## START Records supplied

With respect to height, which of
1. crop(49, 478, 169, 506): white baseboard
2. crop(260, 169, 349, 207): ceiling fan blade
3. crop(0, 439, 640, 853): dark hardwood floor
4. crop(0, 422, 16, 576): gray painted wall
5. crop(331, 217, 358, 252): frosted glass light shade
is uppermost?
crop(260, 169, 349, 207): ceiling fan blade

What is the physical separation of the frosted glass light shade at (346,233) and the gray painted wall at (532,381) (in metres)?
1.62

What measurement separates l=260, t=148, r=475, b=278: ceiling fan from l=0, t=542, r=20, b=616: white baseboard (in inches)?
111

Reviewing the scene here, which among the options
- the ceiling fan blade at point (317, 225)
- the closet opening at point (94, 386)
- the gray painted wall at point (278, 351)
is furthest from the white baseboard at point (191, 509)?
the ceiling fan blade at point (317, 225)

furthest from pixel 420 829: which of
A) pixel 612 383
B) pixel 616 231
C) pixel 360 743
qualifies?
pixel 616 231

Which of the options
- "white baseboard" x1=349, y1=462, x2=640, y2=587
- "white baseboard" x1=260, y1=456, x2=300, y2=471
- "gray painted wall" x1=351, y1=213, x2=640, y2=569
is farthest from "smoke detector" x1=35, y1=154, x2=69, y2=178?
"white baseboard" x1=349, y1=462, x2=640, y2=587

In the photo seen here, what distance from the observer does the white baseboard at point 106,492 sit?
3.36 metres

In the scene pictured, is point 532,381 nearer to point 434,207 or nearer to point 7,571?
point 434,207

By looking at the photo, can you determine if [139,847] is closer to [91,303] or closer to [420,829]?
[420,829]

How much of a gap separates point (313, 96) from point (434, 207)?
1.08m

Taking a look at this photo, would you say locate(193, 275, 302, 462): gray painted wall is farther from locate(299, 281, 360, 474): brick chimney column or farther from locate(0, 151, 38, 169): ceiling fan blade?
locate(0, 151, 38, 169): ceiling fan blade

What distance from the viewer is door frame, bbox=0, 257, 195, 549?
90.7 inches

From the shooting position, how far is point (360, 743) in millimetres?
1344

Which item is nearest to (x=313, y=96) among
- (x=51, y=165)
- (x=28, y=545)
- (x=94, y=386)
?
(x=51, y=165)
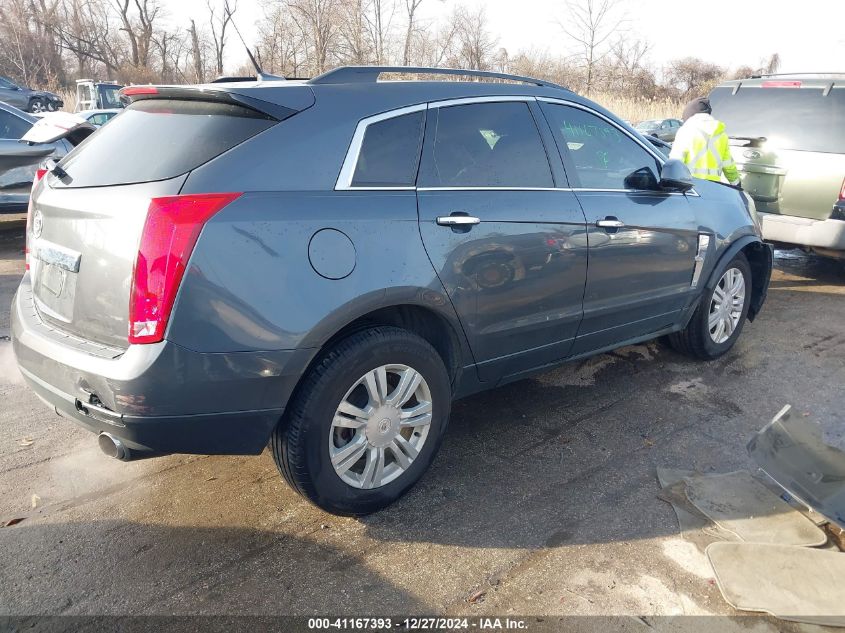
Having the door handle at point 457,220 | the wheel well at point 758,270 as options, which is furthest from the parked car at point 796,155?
the door handle at point 457,220

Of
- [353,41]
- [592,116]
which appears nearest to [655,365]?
[592,116]

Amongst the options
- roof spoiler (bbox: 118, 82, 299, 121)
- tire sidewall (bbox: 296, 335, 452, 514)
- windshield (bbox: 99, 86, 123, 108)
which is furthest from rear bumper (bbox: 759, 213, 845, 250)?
windshield (bbox: 99, 86, 123, 108)

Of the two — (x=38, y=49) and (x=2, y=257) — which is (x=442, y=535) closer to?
(x=2, y=257)

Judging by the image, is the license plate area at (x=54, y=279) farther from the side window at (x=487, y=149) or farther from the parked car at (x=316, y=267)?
the side window at (x=487, y=149)

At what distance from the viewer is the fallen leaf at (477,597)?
8.20ft

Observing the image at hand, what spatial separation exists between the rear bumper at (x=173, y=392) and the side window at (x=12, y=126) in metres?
7.02

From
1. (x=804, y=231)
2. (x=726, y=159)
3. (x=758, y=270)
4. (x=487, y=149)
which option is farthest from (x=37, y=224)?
(x=804, y=231)

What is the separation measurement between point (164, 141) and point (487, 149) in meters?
1.47

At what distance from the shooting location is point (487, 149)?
330cm

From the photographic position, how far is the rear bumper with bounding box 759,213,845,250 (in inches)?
250

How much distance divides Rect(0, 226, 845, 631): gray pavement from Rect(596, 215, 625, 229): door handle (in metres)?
1.11

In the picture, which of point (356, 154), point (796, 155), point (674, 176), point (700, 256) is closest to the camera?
point (356, 154)

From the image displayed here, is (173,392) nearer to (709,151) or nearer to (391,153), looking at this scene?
(391,153)

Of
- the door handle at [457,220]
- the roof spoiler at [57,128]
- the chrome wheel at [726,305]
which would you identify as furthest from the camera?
the roof spoiler at [57,128]
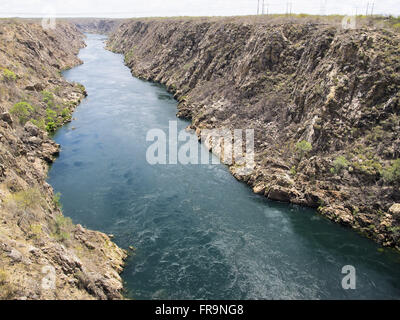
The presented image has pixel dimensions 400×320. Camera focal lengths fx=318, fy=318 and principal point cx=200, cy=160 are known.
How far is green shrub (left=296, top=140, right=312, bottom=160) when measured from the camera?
102ft

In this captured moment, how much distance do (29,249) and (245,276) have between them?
1237 cm

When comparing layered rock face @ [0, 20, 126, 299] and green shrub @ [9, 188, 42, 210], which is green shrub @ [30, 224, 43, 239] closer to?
layered rock face @ [0, 20, 126, 299]

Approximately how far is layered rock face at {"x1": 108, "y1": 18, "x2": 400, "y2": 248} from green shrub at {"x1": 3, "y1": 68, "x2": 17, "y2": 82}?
2363 centimetres

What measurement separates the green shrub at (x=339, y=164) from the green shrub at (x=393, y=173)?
3.11m

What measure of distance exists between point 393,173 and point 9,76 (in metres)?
46.1

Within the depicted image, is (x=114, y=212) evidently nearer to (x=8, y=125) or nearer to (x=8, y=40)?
(x=8, y=125)

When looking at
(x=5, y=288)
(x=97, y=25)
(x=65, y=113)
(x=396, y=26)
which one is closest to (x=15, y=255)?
(x=5, y=288)

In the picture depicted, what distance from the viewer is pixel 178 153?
121 ft

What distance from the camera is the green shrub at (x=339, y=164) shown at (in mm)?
27891

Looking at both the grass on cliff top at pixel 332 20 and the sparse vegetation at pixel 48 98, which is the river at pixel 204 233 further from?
the grass on cliff top at pixel 332 20

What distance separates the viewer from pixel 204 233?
78.3 feet
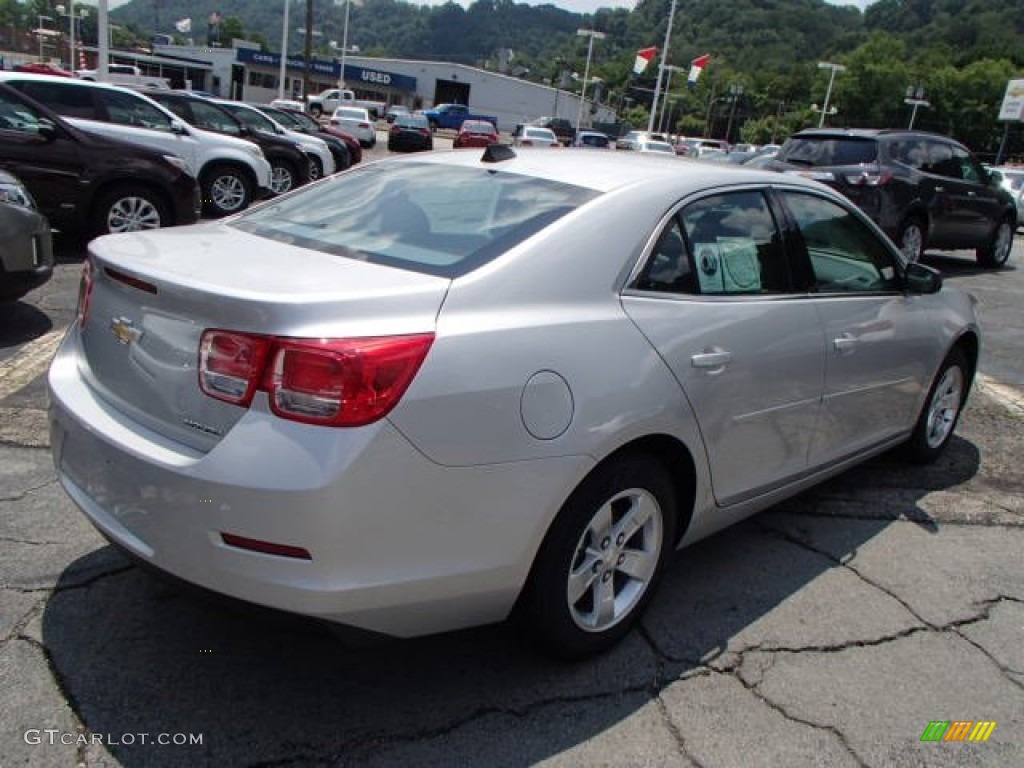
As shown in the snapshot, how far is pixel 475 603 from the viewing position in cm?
243

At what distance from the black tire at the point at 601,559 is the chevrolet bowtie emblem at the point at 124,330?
1326mm

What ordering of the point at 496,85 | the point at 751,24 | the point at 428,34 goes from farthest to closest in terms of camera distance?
the point at 428,34 → the point at 751,24 → the point at 496,85

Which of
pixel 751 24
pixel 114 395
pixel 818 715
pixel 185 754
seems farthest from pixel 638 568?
pixel 751 24


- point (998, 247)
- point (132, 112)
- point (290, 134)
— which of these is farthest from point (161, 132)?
point (998, 247)

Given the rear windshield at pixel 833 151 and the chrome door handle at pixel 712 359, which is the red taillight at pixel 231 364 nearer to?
the chrome door handle at pixel 712 359

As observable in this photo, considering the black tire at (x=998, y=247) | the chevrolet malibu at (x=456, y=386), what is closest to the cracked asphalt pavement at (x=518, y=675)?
the chevrolet malibu at (x=456, y=386)

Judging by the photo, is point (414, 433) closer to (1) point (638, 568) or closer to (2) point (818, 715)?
(1) point (638, 568)

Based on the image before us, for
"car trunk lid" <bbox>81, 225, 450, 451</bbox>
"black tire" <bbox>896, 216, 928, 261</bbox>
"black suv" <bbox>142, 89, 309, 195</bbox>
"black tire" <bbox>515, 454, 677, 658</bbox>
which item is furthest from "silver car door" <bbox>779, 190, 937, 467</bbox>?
"black suv" <bbox>142, 89, 309, 195</bbox>

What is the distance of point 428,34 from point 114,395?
6768 inches

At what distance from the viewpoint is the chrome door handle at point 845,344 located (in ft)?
11.8

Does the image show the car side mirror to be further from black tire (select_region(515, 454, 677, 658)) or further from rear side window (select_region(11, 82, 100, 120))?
rear side window (select_region(11, 82, 100, 120))

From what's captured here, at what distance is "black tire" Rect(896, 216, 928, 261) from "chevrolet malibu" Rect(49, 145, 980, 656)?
28.0ft

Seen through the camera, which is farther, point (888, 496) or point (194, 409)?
point (888, 496)

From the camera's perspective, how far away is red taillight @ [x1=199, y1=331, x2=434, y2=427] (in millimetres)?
2145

## END Records supplied

What the task requires. Transcribe the records word for word and include no pictures.

Exercise output.
With respect to height, which of
1. crop(49, 478, 169, 506): white baseboard
2. crop(260, 169, 349, 207): ceiling fan blade
3. crop(0, 439, 640, 853): dark hardwood floor
4. crop(0, 422, 16, 576): gray painted wall
5. crop(331, 217, 358, 252): frosted glass light shade
is uppermost?
crop(260, 169, 349, 207): ceiling fan blade

What is the physical separation of the frosted glass light shade at (346,233) and the gray painted wall at (532,381) (in metres)?
1.62

What measurement separates l=260, t=148, r=475, b=278: ceiling fan from l=0, t=542, r=20, b=616: white baseboard (in inches)?
111

Reviewing the scene here, which among the options
- the ceiling fan blade at point (317, 225)
- the closet opening at point (94, 386)
- the gray painted wall at point (278, 351)
is furthest from the white baseboard at point (191, 509)?
the ceiling fan blade at point (317, 225)

furthest from pixel 420 829: which of
A) pixel 612 383
B) pixel 616 231
C) pixel 360 743
qualifies?
pixel 616 231

Which of the options
- "white baseboard" x1=349, y1=462, x2=640, y2=587
- "white baseboard" x1=260, y1=456, x2=300, y2=471
- "gray painted wall" x1=351, y1=213, x2=640, y2=569
is farthest from "smoke detector" x1=35, y1=154, x2=69, y2=178?
"white baseboard" x1=349, y1=462, x2=640, y2=587

In the photo seen here, what distance from the observer does the white baseboard at point 106,492 sit?
3.36 metres

In the scene pictured, is point 532,381 nearer to point 434,207 or nearer to point 7,571?
point 434,207

By looking at the photo, can you determine if [139,847] is closer to [91,303] or closer to [420,829]?
[420,829]

How much of a gap separates point (313, 96) from point (434, 207)?
1.08m

Taking a look at this photo, would you say locate(193, 275, 302, 462): gray painted wall is farther from locate(299, 281, 360, 474): brick chimney column or farther from locate(0, 151, 38, 169): ceiling fan blade?
locate(0, 151, 38, 169): ceiling fan blade

What distance from the viewer is door frame, bbox=0, 257, 195, 549?
90.7 inches

From the shooting position, how far is point (360, 743) in millimetres?
1344

Which item is nearest to (x=313, y=96) among
- (x=51, y=165)
- (x=28, y=545)
- (x=94, y=386)
?
(x=51, y=165)
Having the door handle at point 457,220 | the wheel well at point 758,270 as options, which is furthest from the parked car at point 796,155?
the door handle at point 457,220

Of
- [353,41]
- [592,116]
which appears nearest to [655,365]?
[592,116]

Amongst the options
- roof spoiler (bbox: 118, 82, 299, 121)
- tire sidewall (bbox: 296, 335, 452, 514)
- windshield (bbox: 99, 86, 123, 108)
which is furthest from rear bumper (bbox: 759, 213, 845, 250)?
windshield (bbox: 99, 86, 123, 108)

Of the two — (x=38, y=49) and (x=2, y=257) — which is (x=442, y=535) closer to?
(x=2, y=257)

Judging by the image, is the license plate area at (x=54, y=279) farther from the side window at (x=487, y=149) or farther from the parked car at (x=316, y=267)?
the side window at (x=487, y=149)

At what distance from the viewer is the fallen leaf at (477,597)?
8.20ft

Observing the image at hand, what spatial separation exists between the rear bumper at (x=173, y=392) and the side window at (x=12, y=126) in metres?
7.02

From
1. (x=804, y=231)
2. (x=726, y=159)
3. (x=758, y=270)
4. (x=487, y=149)
which option is farthest from (x=37, y=224)?
(x=804, y=231)

What is the separation measurement between point (164, 141) and point (487, 149) in meters?
1.47

At what distance from the shooting location is point (487, 149)?
330cm

From the photographic position, how far is the rear bumper with bounding box 759,213,845,250 (in inches)?
250

How much distance divides Rect(0, 226, 845, 631): gray pavement from Rect(596, 215, 625, 229): door handle (in metres)?
1.11

In the picture, which of point (356, 154), point (796, 155), point (674, 176), point (700, 256) is closest to the camera?
point (356, 154)

From the image displayed here, is (173,392) nearer to (709,151) or nearer to (391,153), looking at this scene?
(391,153)

Of
- the door handle at [457,220]
- the roof spoiler at [57,128]
- the chrome wheel at [726,305]
which would you identify as furthest from the camera?
the roof spoiler at [57,128]
The presented image has pixel dimensions 400×320. Camera focal lengths fx=318, fy=318 and principal point cx=200, cy=160 are known.
How far is green shrub (left=296, top=140, right=312, bottom=160) when measured from the camera?
102ft

In this captured moment, how much distance do (29,249) and (245,276) have between them?
1237 cm

When comparing layered rock face @ [0, 20, 126, 299] and green shrub @ [9, 188, 42, 210], which is green shrub @ [30, 224, 43, 239] closer to?
layered rock face @ [0, 20, 126, 299]

Approximately how far is layered rock face at {"x1": 108, "y1": 18, "x2": 400, "y2": 248} from green shrub at {"x1": 3, "y1": 68, "x2": 17, "y2": 82}?
2363 centimetres

What measurement separates the green shrub at (x=339, y=164) from the green shrub at (x=393, y=173)?
3.11m

What measure of distance exists between point 393,173 and point 9,76 (in metres)?
46.1

Within the depicted image, is (x=114, y=212) evidently nearer to (x=8, y=125) or nearer to (x=8, y=40)?
(x=8, y=125)

When looking at
(x=5, y=288)
(x=97, y=25)
(x=65, y=113)
(x=396, y=26)
which one is closest to (x=15, y=255)?
(x=5, y=288)

In the picture depicted, what distance from the viewer is pixel 178 153?
121 ft

What distance from the camera is the green shrub at (x=339, y=164) shown at (in mm)?
27891

Looking at both the grass on cliff top at pixel 332 20 and the sparse vegetation at pixel 48 98, which is the river at pixel 204 233 further from?
the grass on cliff top at pixel 332 20

What distance separates the viewer from pixel 204 233?
78.3 feet
As shown in the snapshot, how far is pixel 475 603 from the viewing position in cm?
243

At what distance from the black tire at the point at 601,559 is the chevrolet bowtie emblem at the point at 124,330?
1326mm

What ordering of the point at 496,85 | the point at 751,24 | the point at 428,34 goes from farthest to closest in terms of camera distance?
the point at 428,34 → the point at 751,24 → the point at 496,85

Which of
pixel 751 24
pixel 114 395
pixel 818 715
pixel 185 754
seems farthest from pixel 638 568?
pixel 751 24


- point (998, 247)
- point (132, 112)
- point (290, 134)
— which of these is farthest from point (161, 132)?
point (998, 247)

Given the rear windshield at pixel 833 151 and the chrome door handle at pixel 712 359, which is the red taillight at pixel 231 364 nearer to?
the chrome door handle at pixel 712 359

As observable in this photo, considering the black tire at (x=998, y=247) | the chevrolet malibu at (x=456, y=386), what is closest to the cracked asphalt pavement at (x=518, y=675)?
the chevrolet malibu at (x=456, y=386)

Judging by the photo, is point (414, 433) closer to (1) point (638, 568) or closer to (2) point (818, 715)?
(1) point (638, 568)

Based on the image before us, for
"car trunk lid" <bbox>81, 225, 450, 451</bbox>
"black tire" <bbox>896, 216, 928, 261</bbox>
"black suv" <bbox>142, 89, 309, 195</bbox>
"black tire" <bbox>515, 454, 677, 658</bbox>
which item is furthest from "silver car door" <bbox>779, 190, 937, 467</bbox>?
"black suv" <bbox>142, 89, 309, 195</bbox>

What is the distance of point 428,34 from point 114,395?
6768 inches

At what distance from the viewpoint is the chrome door handle at point 845,344 located (in ft)?
11.8

Does the image show the car side mirror to be further from black tire (select_region(515, 454, 677, 658)) or further from rear side window (select_region(11, 82, 100, 120))?
rear side window (select_region(11, 82, 100, 120))

From what's captured here, at what distance is "black tire" Rect(896, 216, 928, 261) from "chevrolet malibu" Rect(49, 145, 980, 656)?
28.0ft

Seen through the camera, which is farther, point (888, 496) or point (194, 409)?
point (888, 496)

From the camera's perspective, how far away is red taillight @ [x1=199, y1=331, x2=434, y2=427] (in millimetres)?
2145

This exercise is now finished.